2002 News Releases
Whitman Announces U.S.-Mexico Border Air Quality Strategy
Release Date: 11/26/2002
Luke C. Hester email@example.com
(11/26/02) At the annual Binational Commission conference in Mexico City, EPA Administrator Christie Whitman today unveiled a new Air Quality Strategy developed by the United States and Mexico to take enhanced cooperative action to address transboundary air pollution along the U.S.-Mexico border.
“The agreement will serve as a foundation for dramatically improving the public health and air quality on both sides of our border and also for contributing to our economies in the region,” said Whitman.
The Strategy is designed to help federal and local officials improve border air quality by working together to protect public health while promoting economic growth. The Strategy will help improve exchange of information, and encourage coordinated planning, management and innovation.
Increases in population and industrial growth have affected urban and regional air quality along the U.S.-Mexico border. While substantial efforts have been made to protect border air quality, the two governments will strive to further address remaining significant environmental challenges on the border.
The Governments of Mexico and the United States
- continuing our emphasis on sustainable development through partnerships, and the further integration of the North American energy market
- realizing the importance of coordinated border airshed management
- understanding that the transboundary movement of air pollution causes degradation of air quality in border areas and can cause significant harm to human health and to natural resources of environmental, cultural, and economic importance
- recalling our respective existing bilateral environmental agreements and traditions of environmental cooperation, including the substantial efforts our countries have made to reduce transboundary air pollution
- seeking to ensure a reduction in air pollution for the benefit of our citizens living in areas along their respective borders
- believing that transboundary air pollution in border areas can be further reduced through enhanced cooperative actions
- are therefore requesting our officials to develop appropriate pilot transboundary projects, after consultation with their appropriate state, provincial and local officials, and to report back to us on those proposed projects within four months.

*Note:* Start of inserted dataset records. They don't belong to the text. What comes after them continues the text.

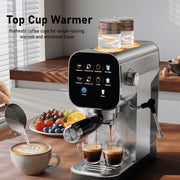 Patbrela Espresso Machine with Cold Brew, 20 Bar Coffee Maker, Steam Milk Frother, LED Touchscreen, Silver, CM0021
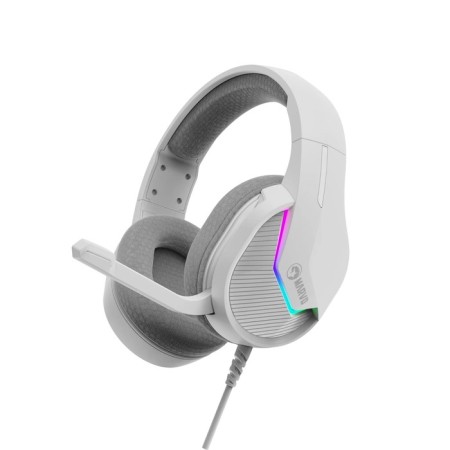 Marvo H8618 WH headphones, game, full -size, microphone, USB, 2 m, RGB, gray-1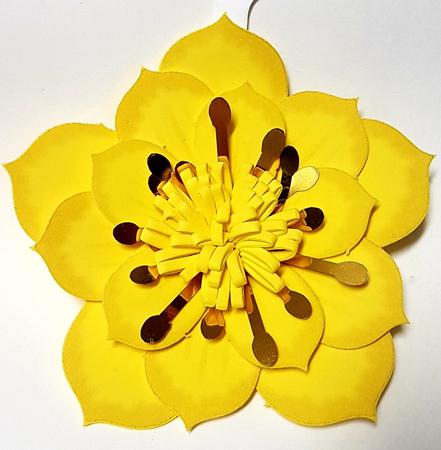 Painel Flor Camelia G Amarelo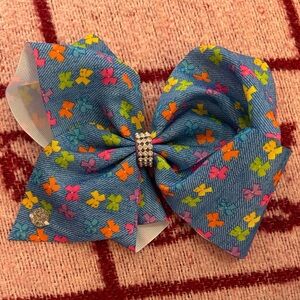 JoJo Siwa Large Cheer Hair Bow Denim Design with Multicolor Bows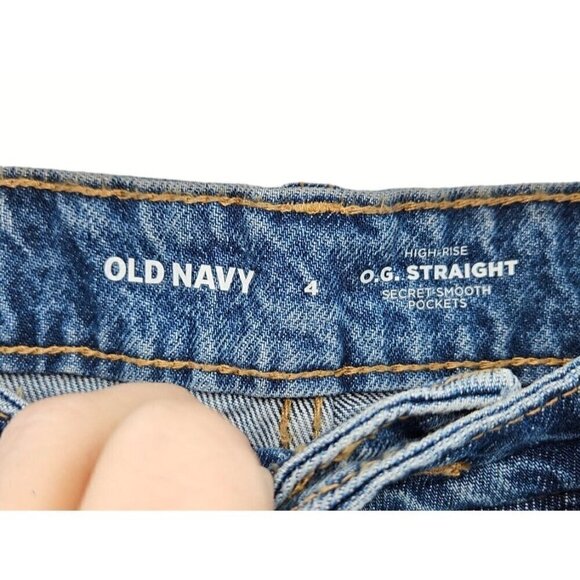 Old Navy High Rise OG Straight Womens Sz 4 Fray Shorty Short Distressed Blue NEW - Picture 10 of 12
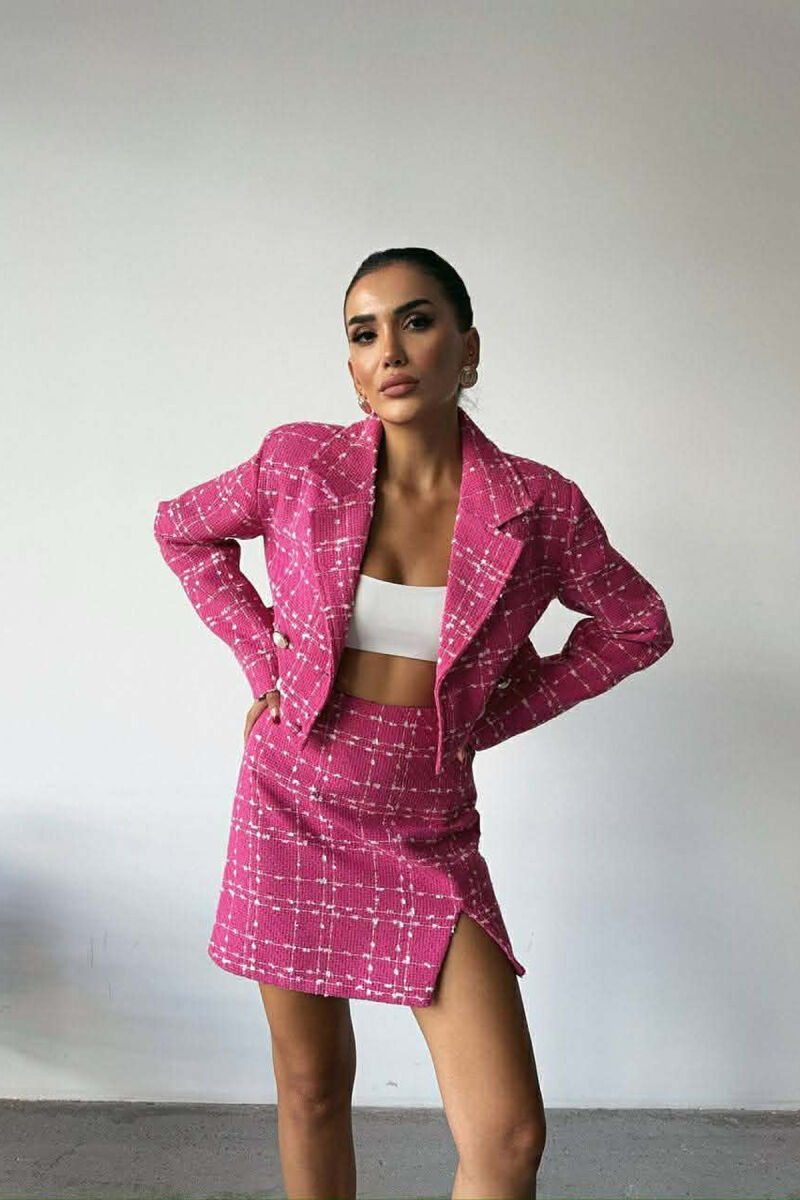 CROPPED JACKET+SKIRT SQUARED WOMEN SET FUCHSIA/CIKLAMI - 2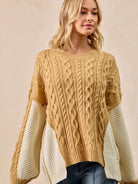 BiBi Uneven Elegance Cable Knit With Hacci Combo Sweater-Women's Shirts & Tops-Shop Z & Joxa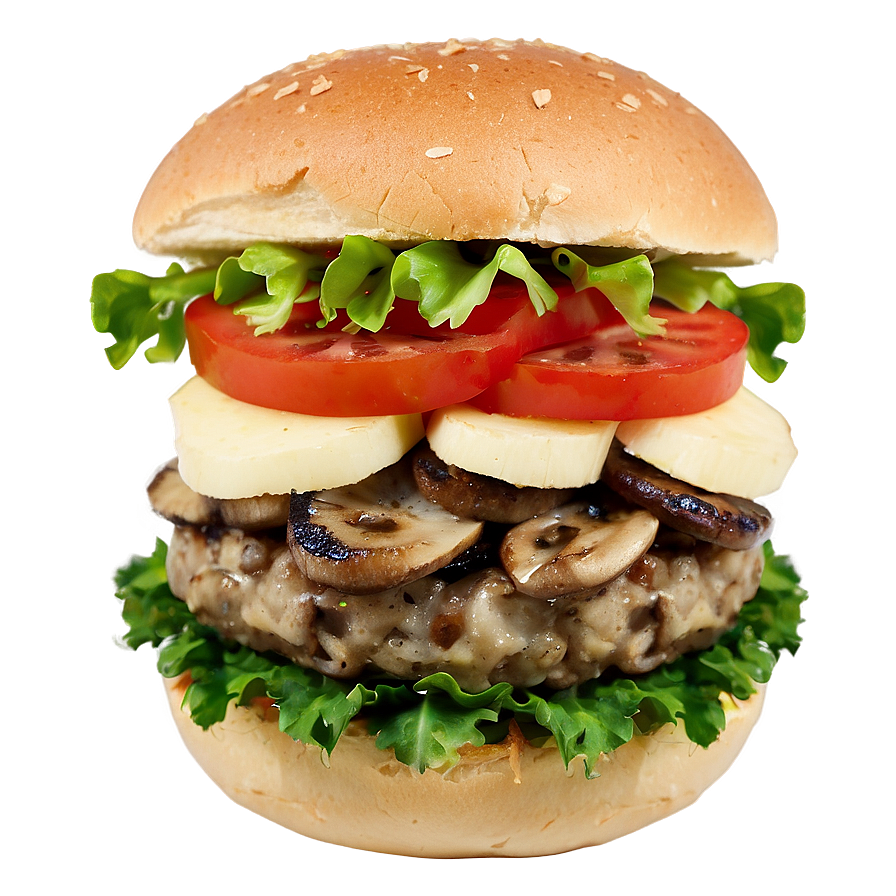 Swiss Mushroom Hamburger Png Ejh PNG Image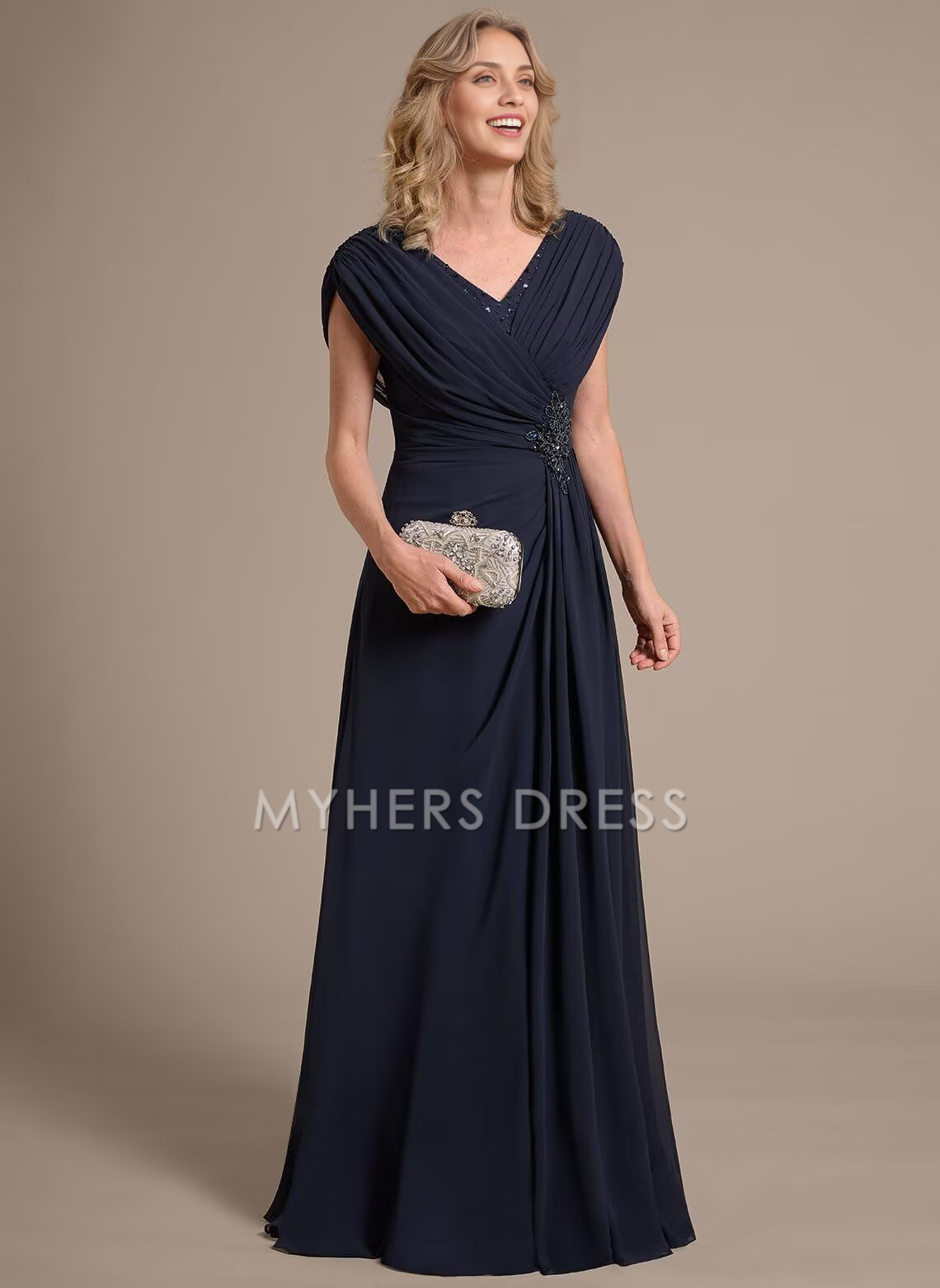 My Hers New Product Mother of The Bride Dress A Line V Neck Chiffon Ruched Long Elegant Fashion Dresses Wedding Guests Dresses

To implement the Strategy, U.S. government agencies, led by the U.S. Environmental Protection Agency, will work with the Mexican government to identify appropriate pilot projects in consultation with relevant stakeholders such as states, local governments, the business community and the private sector. A report on potential projects will be made by April 1, 2003. These projects will serve as a foundation for developing new strategies to improve air quality along the border.